*** DATA FOR PROCESSING ***

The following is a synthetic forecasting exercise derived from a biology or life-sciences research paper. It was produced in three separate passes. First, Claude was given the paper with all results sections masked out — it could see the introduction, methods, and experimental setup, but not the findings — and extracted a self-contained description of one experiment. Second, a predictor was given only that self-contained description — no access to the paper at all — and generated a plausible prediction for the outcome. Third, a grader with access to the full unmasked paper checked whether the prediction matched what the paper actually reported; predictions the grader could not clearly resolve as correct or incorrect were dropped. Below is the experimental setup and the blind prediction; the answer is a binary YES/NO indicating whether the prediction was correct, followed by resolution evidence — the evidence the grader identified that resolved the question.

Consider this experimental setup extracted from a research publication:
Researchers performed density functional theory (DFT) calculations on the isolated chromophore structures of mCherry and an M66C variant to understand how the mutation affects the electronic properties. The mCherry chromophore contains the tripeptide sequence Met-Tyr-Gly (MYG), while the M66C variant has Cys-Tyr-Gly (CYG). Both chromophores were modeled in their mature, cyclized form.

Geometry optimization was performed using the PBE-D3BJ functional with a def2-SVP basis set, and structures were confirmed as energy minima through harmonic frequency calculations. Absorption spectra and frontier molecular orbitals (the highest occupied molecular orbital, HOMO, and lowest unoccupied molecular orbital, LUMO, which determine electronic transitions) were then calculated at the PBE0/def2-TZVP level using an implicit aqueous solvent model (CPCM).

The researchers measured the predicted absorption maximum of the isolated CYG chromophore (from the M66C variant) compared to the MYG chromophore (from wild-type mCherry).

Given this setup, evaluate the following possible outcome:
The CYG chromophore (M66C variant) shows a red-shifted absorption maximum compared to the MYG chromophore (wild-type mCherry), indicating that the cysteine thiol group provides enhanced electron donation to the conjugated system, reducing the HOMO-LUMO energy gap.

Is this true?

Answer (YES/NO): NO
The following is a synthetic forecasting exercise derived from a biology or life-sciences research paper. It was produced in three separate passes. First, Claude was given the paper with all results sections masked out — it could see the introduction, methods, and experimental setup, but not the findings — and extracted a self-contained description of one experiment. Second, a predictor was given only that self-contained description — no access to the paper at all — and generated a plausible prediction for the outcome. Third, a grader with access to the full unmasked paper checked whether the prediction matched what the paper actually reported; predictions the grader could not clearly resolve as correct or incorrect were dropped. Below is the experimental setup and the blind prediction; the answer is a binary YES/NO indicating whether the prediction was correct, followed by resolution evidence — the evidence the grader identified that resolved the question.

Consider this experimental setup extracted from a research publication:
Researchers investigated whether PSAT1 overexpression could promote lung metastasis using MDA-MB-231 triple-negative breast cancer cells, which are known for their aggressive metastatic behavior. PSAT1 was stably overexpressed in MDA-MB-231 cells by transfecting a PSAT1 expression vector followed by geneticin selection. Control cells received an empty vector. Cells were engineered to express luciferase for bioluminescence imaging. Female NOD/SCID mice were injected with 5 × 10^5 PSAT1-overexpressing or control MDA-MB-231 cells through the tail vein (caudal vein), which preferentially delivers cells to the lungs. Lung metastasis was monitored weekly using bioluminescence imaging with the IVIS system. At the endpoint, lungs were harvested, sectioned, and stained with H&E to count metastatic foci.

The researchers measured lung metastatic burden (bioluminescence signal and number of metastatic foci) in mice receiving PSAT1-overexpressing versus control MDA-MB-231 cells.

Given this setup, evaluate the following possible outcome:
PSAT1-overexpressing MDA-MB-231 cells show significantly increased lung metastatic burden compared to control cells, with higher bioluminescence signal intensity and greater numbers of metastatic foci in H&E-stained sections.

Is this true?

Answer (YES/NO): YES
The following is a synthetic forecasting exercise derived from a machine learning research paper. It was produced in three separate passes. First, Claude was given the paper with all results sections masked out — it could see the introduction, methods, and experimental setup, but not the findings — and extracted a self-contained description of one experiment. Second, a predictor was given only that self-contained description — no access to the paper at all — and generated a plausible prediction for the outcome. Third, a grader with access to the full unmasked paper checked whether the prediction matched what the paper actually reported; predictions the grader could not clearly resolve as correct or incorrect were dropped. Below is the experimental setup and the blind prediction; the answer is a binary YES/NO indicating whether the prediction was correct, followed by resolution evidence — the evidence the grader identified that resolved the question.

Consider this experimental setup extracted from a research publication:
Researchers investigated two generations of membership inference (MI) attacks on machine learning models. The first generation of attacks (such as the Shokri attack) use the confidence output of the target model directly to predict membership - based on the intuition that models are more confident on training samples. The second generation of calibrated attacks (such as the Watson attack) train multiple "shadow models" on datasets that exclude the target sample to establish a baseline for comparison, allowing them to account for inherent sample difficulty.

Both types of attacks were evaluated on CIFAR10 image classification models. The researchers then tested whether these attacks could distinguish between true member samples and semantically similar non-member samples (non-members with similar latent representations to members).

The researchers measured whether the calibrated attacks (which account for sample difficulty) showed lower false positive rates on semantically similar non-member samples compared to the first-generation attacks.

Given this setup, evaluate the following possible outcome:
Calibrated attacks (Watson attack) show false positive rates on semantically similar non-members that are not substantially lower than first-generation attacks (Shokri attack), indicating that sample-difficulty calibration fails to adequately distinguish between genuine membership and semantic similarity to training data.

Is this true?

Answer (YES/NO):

*** End of DATA FOR PROCESSING ***

=== WHAT IS BEING ASKED ===
Could you reproduce every record exactly as written?

=== EXERCISE SOLUTION ===
The following is a synthetic forecasting exercise derived from a biology or life-sciences research paper. It was produced in three separate passes. First, Claude was given the paper with all results sections masked out — it could see the introduction, methods, and experimental setup, but not the findings — and extracted a self-contained description of one experiment. Second, a predictor was given only that self-contained description — no access to the paper at all — and generated a plausible prediction for the outcome. Third, a grader with access to the full unmasked paper checked whether the prediction matched what the paper actually reported; predictions the grader could not clearly resolve as correct or incorrect were dropped. Below is the experimental setup and the blind prediction; the answer is a binary YES/NO indicating whether the prediction was correct, followed by resolution evidence — the evidence the grader identified that resolved the question.

Consider this experimental setup extracted from a research publication:
Researchers performed density functional theory (DFT) calculations on the isolated chromophore structures of mCherry and an M66C variant to understand how the mutation affects the electronic properties. The mCherry chromophore contains the tripeptide sequence Met-Tyr-Gly (MYG), while the M66C variant has Cys-Tyr-Gly (CYG). Both chromophores were modeled in their mature, cyclized form.

Geometry optimization was performed using the PBE-D3BJ functional with a def2-SVP basis set, and structures were confirmed as energy minima through harmonic frequency calculations. Absorption spectra and frontier molecular orbitals (the highest occupied molecular orbital, HOMO, and lowest unoccupied molecular orbital, LUMO, which determine electronic transitions) were then calculated at the PBE0/def2-TZVP level using an implicit aqueous solvent model (CPCM).

The researchers measured the predicted absorption maximum of the isolated CYG chromophore (from the M66C variant) compared to the MYG chromophore (from wild-type mCherry).

Given this setup, evaluate the following possible outcome:
The CYG chromophore (M66C variant) shows a red-shifted absorption maximum compared to the MYG chromophore (wild-type mCherry), indicating that the cysteine thiol group provides enhanced electron donation to the conjugated system, reducing the HOMO-LUMO energy gap.

Is this true?

Answer (YES/NO): NO
The following is a synthetic forecasting exercise derived from a biology or life-sciences research paper. It was produced in three separate passes. First, Claude was given the paper with all results sections masked out — it could see the introduction, methods, and experimental setup, but not the findings — and extracted a self-contained description of one experiment. Second, a predictor was given only that self-contained description — no access to the paper at all — and generated a plausible prediction for the outcome. Third, a grader with access to the full unmasked paper checked whether the prediction matched what the paper actually reported; predictions the grader could not clearly resolve as correct or incorrect were dropped. Below is the experimental setup and the blind prediction; the answer is a binary YES/NO indicating whether the prediction was correct, followed by resolution evidence — the evidence the grader identified that resolved the question.

Consider this experimental setup extracted from a research publication:
Researchers investigated whether PSAT1 overexpression could promote lung metastasis using MDA-MB-231 triple-negative breast cancer cells, which are known for their aggressive metastatic behavior. PSAT1 was stably overexpressed in MDA-MB-231 cells by transfecting a PSAT1 expression vector followed by geneticin selection. Control cells received an empty vector. Cells were engineered to express luciferase for bioluminescence imaging. Female NOD/SCID mice were injected with 5 × 10^5 PSAT1-overexpressing or control MDA-MB-231 cells through the tail vein (caudal vein), which preferentially delivers cells to the lungs. Lung metastasis was monitored weekly using bioluminescence imaging with the IVIS system. At the endpoint, lungs were harvested, sectioned, and stained with H&E to count metastatic foci.

The researchers measured lung metastatic burden (bioluminescence signal and number of metastatic foci) in mice receiving PSAT1-overexpressing versus control MDA-MB-231 cells.

Given this setup, evaluate the following possible outcome:
PSAT1-overexpressing MDA-MB-231 cells show significantly increased lung metastatic burden compared to control cells, with higher bioluminescence signal intensity and greater numbers of metastatic foci in H&E-stained sections.

Is this true?

Answer (YES/NO): YES
The following is a synthetic forecasting exercise derived from a machine learning research paper. It was produced in three separate passes. First, Claude was given the paper with all results sections masked out — it could see the introduction, methods, and experimental setup, but not the findings — and extracted a self-contained description of one experiment. Second, a predictor was given only that self-contained description — no access to the paper at all — and generated a plausible prediction for the outcome. Third, a grader with access to the full unmasked paper checked whether the prediction matched what the paper actually reported; predictions the grader could not clearly resolve as correct or incorrect were dropped. Below is the experimental setup and the blind prediction; the answer is a binary YES/NO indicating whether the prediction was correct, followed by resolution evidence — the evidence the grader identified that resolved the question.

Consider this experimental setup extracted from a research publication:
Researchers investigated two generations of membership inference (MI) attacks on machine learning models. The first generation of attacks (such as the Shokri attack) use the confidence output of the target model directly to predict membership - based on the intuition that models are more confident on training samples. The second generation of calibrated attacks (such as the Watson attack) train multiple "shadow models" on datasets that exclude the target sample to establish a baseline for comparison, allowing them to account for inherent sample difficulty.

Both types of attacks were evaluated on CIFAR10 image classification models. The researchers then tested whether these attacks could distinguish between true member samples and semantically similar non-member samples (non-members with similar latent representations to members).

The researchers measured whether the calibrated attacks (which account for sample difficulty) showed lower false positive rates on semantically similar non-member samples compared to the first-generation attacks.

Given this setup, evaluate the following possible outcome:
Calibrated attacks (Watson attack) show false positive rates on semantically similar non-members that are not substantially lower than first-generation attacks (Shokri attack), indicating that sample-difficulty calibration fails to adequately distinguish between genuine membership and semantic similarity to training data.

Is this true?

Answer (YES/NO):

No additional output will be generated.